Exercise: Locate each line in the data below that includes the string "shell", matching case exactly, and copy those lines out.

Records provided:

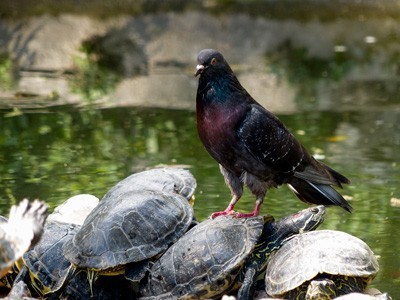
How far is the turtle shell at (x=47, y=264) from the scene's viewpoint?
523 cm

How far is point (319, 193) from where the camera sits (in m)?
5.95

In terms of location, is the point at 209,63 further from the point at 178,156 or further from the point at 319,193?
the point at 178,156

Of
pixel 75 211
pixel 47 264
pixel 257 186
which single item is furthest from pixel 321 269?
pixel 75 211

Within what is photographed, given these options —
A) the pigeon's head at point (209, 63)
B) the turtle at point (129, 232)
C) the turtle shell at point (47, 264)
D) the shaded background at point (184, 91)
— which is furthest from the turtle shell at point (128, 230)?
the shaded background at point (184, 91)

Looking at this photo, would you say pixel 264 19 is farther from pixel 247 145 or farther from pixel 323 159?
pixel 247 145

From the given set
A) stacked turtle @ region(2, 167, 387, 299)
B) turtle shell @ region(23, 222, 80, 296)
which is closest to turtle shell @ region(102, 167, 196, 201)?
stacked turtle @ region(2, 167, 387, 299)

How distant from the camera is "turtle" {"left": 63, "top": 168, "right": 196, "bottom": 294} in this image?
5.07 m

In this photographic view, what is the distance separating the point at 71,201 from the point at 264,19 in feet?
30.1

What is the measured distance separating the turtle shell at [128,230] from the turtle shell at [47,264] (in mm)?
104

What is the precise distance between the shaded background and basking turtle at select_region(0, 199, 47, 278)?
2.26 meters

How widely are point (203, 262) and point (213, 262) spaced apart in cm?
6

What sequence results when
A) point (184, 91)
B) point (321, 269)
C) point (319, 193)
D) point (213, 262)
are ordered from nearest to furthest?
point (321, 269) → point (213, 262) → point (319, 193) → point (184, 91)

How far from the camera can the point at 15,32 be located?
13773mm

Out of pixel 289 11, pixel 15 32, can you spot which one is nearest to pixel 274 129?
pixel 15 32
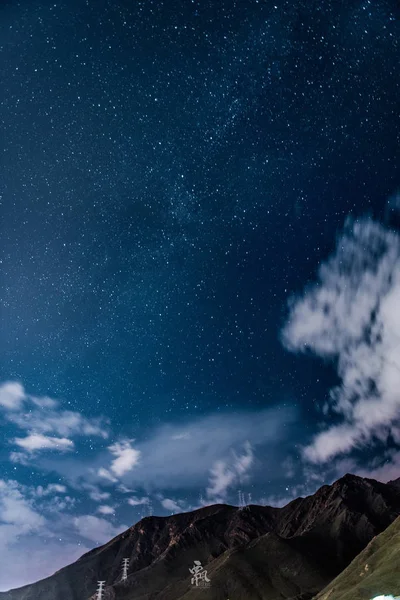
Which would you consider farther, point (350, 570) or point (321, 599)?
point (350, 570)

...

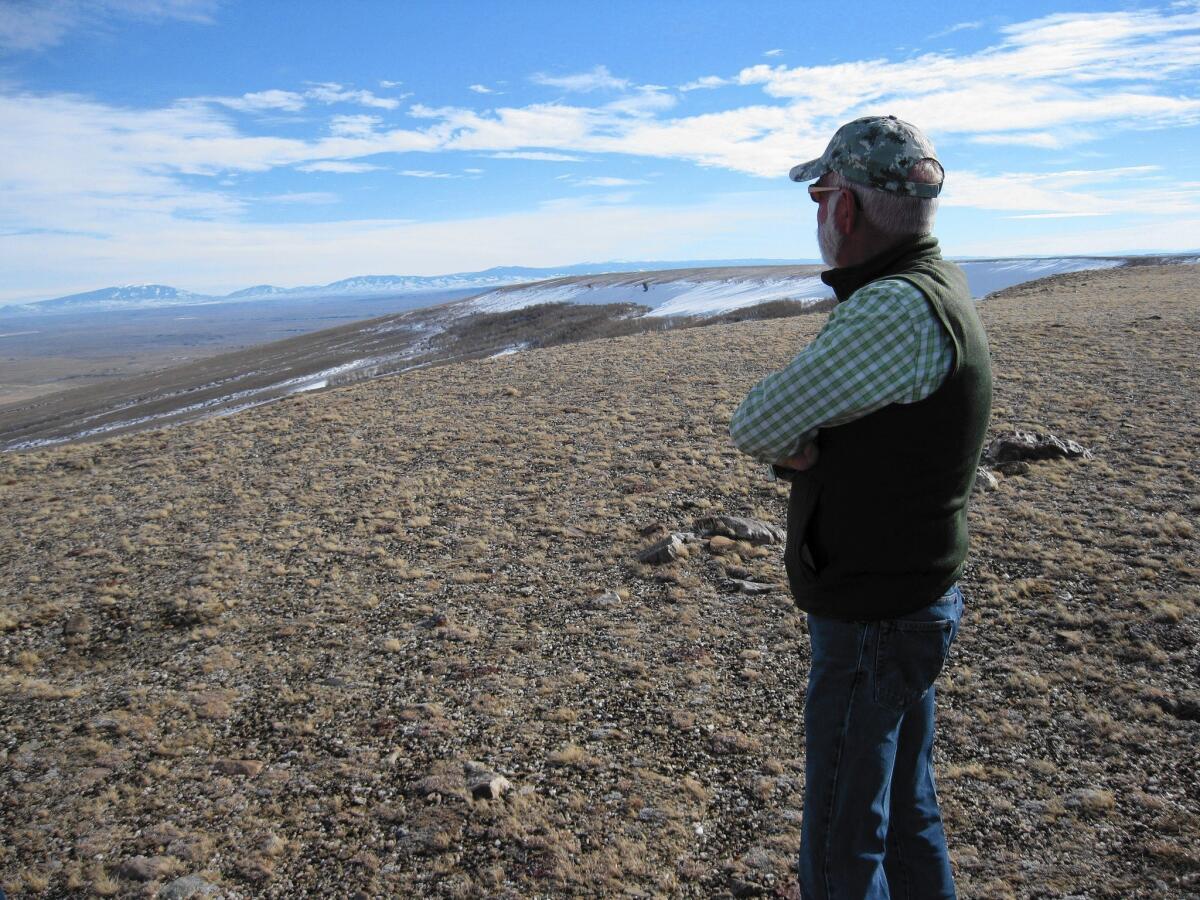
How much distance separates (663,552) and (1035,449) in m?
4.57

The solution:
How far is the turtle shell at (x=47, y=264) from the scene's viewpoint?
C) the turtle shell at point (47, 264)
— which is furthest from the turtle shell at point (128, 230)?
B) turtle shell @ region(23, 222, 80, 296)
which is closest to turtle shell @ region(102, 167, 196, 201)?
What is the measured distance separating the turtle shell at [128,230] from the turtle shell at [47,264] (in mm)?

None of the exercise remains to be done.